Yet the latest formulation of U.S. counterterrorism
strategy, outlined by President Barack #Obama at West Point late last month, is
built around that very tenet. It is time to take stock of the hard lessons from
America’s inglorious history of dealing with local proxies and revise the
approach.
In #Iraq and #Afghanistan, the United States poured prodigious
resources into building and partnering with local forces, while officials
turned a blind eye to the toxic sectarianism and corruption (respectively) of
the two countries’ governments. Events in Iraq show the fundamental bankruptcy
of this approach.
ISIS’s lightning advance across Iraq’s Sunni heartland had
less to do with its strategic acumen or compelling vision than with how Iraqi
security institutions have come to embody the sectarianism, corruption and
nepotism of the government of Prime Minister Nuri al-Maliki. Even back in 2008,
the Iraqi security forces stubbornly blocked the reintegration of
American-backed “Sons of Iraq” that had fought against al Qaeda.

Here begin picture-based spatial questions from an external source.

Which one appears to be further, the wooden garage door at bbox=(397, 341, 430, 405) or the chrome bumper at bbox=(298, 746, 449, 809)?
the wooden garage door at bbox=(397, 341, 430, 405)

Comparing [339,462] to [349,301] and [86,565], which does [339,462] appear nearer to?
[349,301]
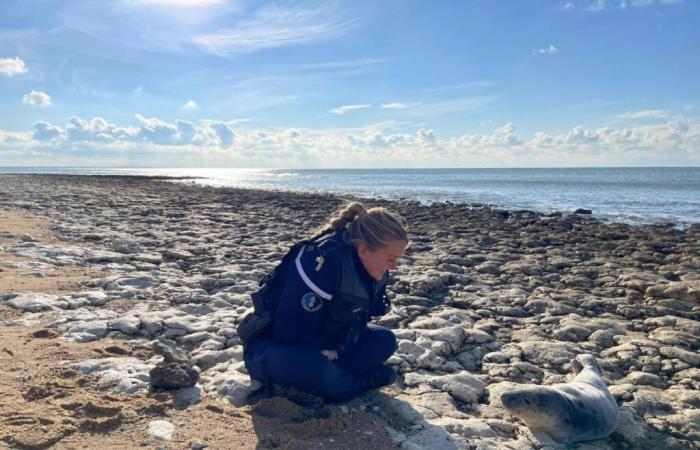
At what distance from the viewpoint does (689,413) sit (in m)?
4.31

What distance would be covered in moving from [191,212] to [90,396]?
50.4ft

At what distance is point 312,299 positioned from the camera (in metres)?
3.92

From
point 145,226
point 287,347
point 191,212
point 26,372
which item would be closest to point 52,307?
point 26,372

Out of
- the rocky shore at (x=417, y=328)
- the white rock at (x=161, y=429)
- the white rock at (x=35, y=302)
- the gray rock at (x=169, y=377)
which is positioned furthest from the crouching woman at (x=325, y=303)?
the white rock at (x=35, y=302)

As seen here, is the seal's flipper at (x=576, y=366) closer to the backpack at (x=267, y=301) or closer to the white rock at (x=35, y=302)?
the backpack at (x=267, y=301)

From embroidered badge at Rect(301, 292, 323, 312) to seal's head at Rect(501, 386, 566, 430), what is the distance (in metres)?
1.57

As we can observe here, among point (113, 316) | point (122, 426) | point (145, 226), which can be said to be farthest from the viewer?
point (145, 226)

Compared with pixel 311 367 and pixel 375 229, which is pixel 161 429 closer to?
pixel 311 367

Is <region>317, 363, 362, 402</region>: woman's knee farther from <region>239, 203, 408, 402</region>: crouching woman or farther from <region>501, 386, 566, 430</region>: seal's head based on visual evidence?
<region>501, 386, 566, 430</region>: seal's head

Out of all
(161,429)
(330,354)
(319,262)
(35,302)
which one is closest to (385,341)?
(330,354)

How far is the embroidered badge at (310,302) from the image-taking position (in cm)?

Some have suggested that more sustained U.S. mentoring and
advising—a residual force after the main withdrawal—could have averted the
current catastrophe by making the Iraqi Army more competent and less partisan.
But such notions vastly overstate U.S. leverage and influence.
It’s important to understand the limits of U.S. assistance:
It can help build security institutions, but it cannot shape how those
institutions are commandeered for personal, political or communal aims. Nor can
it substitute for a government seen as reasonably equitable and legitimate.
Although cases of mass desertion have been rare in
Afghanistan, and Afghan soldiers and police have stood their ground and borne a
terrible toll in the ongoing counterinsurgency campaign—losing more than 100
men per week during last year’s most intense period of fighting—more than a
third of the force trickles away each year through attrition. Today’s events in
Iraq bode ill for what will happen when the last U.S. forces leave in 2016.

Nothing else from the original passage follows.